_ЗАДАНИЕ 1_
Перепишите без изменений записи, начиная со строки с «Judge Judy Primetime» и заканчивая строкой с «Track Lowering Spring». Картинки в ответ не включайте.

---------- ИЗБРАННЫЙ ОТРЫВОК

Тогда... То, что было здесь до 1922 года, уже полузабыто. История Новой Земли начинается с момента, когда была установлена первая полярная обсерватория, когда был избран островной совет. С тех пор жизнь пошла вперед гигантскими шагами. На голых, необжитых берегах островов один за другим стали строиться становища, радиостанции. Два года назад советские люди установили радио на самой северной оконечности островов — Мысе Желания. Уже в этом году советский ледокол прошел сквозь сплошные ледяные поля зимнего моря, везя продовольствие зимовщикам. Это было каких-нибудь четыре месяца назад. Но и за это короткое время успело измениться лицо островов. В становище Лагерном выстроена больница — первая больница на Новой Земле. Жителям центральных районов Союза трудно представить себе огромное значение этого слова для зимовщиков-островитян.

Но это бледнеет в сравнении с проектами будущего. Уже намечены площадки будущих аэродромов. Через два-три года на них опустятся первые корабли трансарктической воздушной линии.

Определение академика Бэра устарело. Земля эта не ожидает больше «прибытия жизни». Кипучая, полнокровная советская жизнь прибыла и навсегда утвердилась на этих островах крайнего севера.

 i_026.jpg
Новая Земля — каменный барьер, как бы продолжающий Уральский хребет,— задерживает тепло Гольфштрома в Баренцевом море, мешая проникновению его на восток. Острова Новой Земли изучены и освоены советскими полярниками. Пролив Маточкин Шар, делящий Новую Землю на два острова — Северный и Южный, точно промерен. Когда Югорский Шар и Карские ворота забиты льдом, суда, следующие в Арктику, проходят этим проливом. Гигант «Красин» идет Маточкиным Шаром без риска сесть на мель.

--------------------
---------- ФРАГМЕНТЫ ДАННЫХ

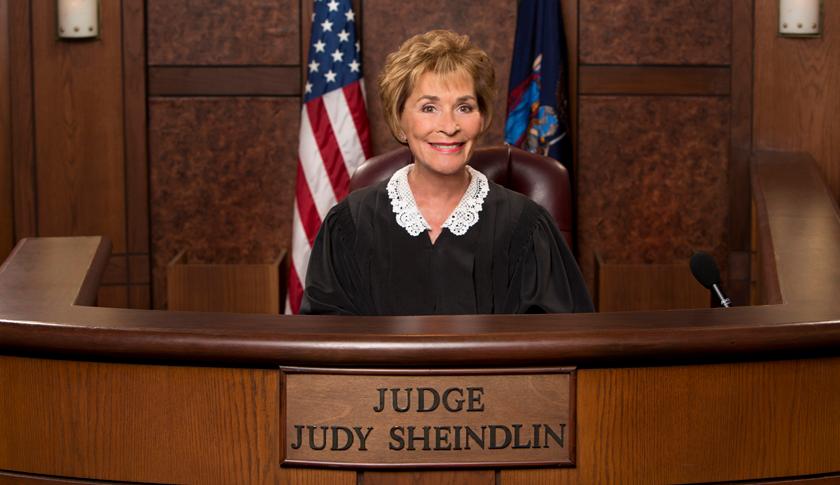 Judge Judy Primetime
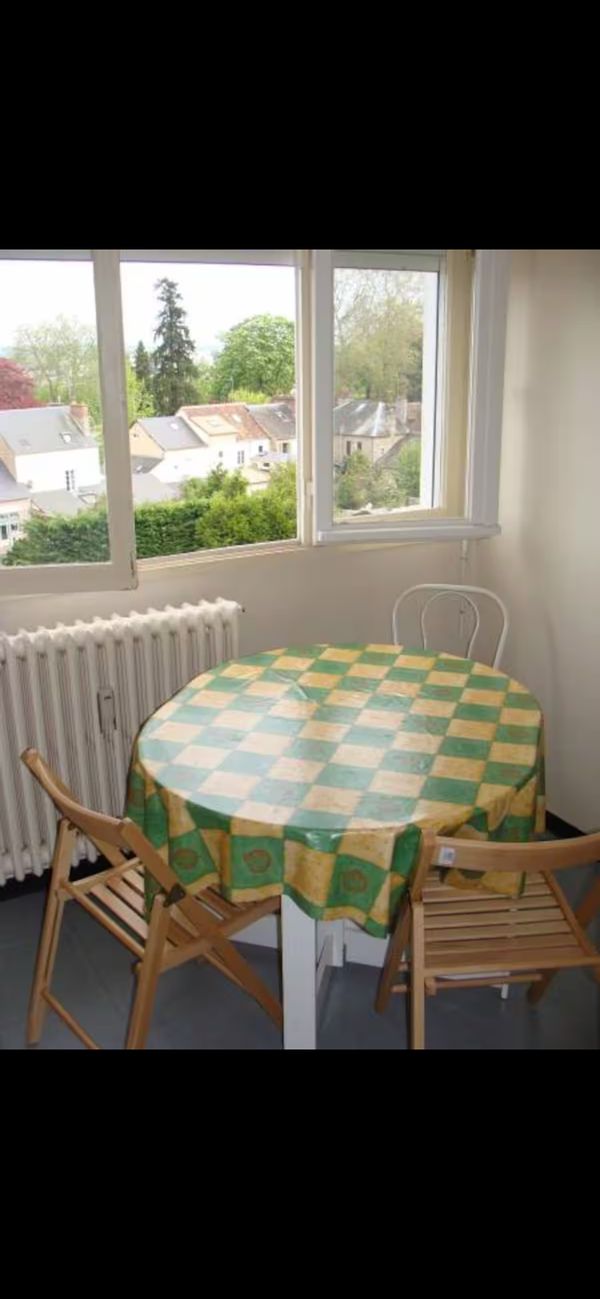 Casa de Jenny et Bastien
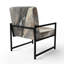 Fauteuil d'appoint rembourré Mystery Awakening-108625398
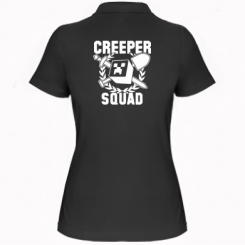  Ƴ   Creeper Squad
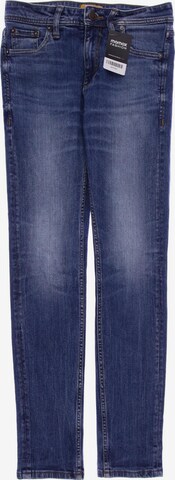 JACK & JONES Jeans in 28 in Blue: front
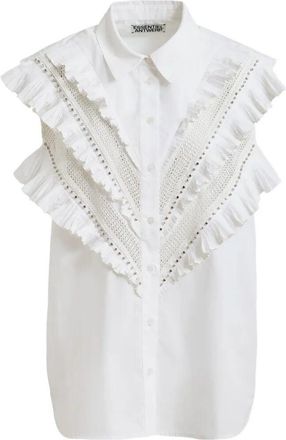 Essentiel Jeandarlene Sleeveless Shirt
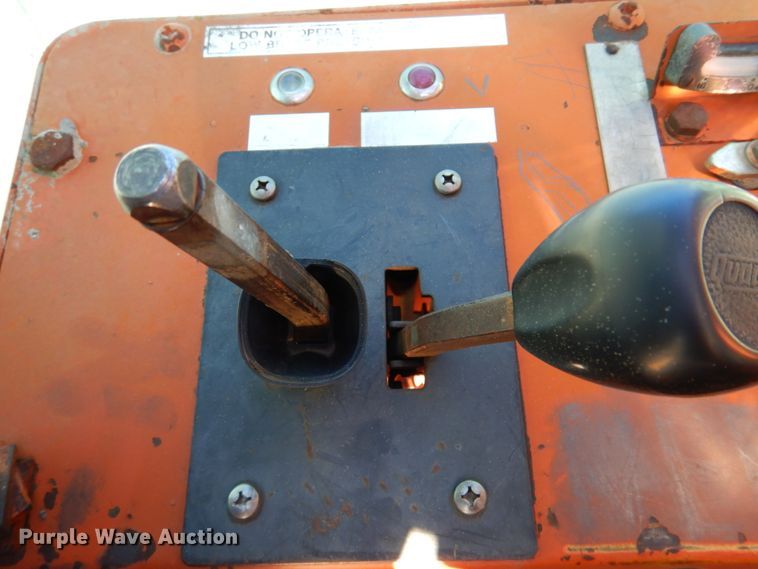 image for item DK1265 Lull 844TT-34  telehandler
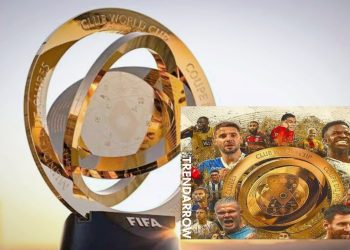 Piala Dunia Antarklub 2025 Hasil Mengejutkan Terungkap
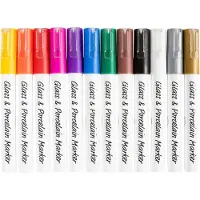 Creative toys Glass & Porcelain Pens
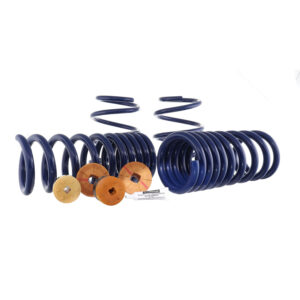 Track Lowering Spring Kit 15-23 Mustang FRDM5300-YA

--------------------
---------- ФРАГМЕНТЫ ДАННЫХ

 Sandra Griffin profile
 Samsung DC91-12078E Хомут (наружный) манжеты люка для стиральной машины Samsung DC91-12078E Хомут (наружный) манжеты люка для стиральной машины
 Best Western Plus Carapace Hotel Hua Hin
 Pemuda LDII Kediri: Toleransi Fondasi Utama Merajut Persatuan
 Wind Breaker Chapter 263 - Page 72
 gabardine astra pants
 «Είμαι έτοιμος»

--------------------

_ЗАДАНИЕ 2_
Назовите все морские проливы и проходы, упомянутые в отрывке о Новой Земле.

_ОТВЕТ 1_
 Judge Judy Primetime
 Casa de Jenny et Bastien
 Fauteuil d'appoint rembourré Mystery Awakening-108625398
  Ƴ   Creeper Squad
 JACK & JONES Jeans in 28 in Blue: front
 Essentiel Jeandarlene Sleeveless Shirt
 image for item DK1265 Lull 844TT-34  telehandler
 Piala Dunia Antarklub 2025 Hasil Mengejutkan Terungkap
 Creative toys Glass & Porcelain Pens
 Track Lowering Spring Kit 15-23 Mustang FRDM5300-YA

_ОТВЕТ 2_
Маточкин Шар, Югорский Шар, Карские ворота.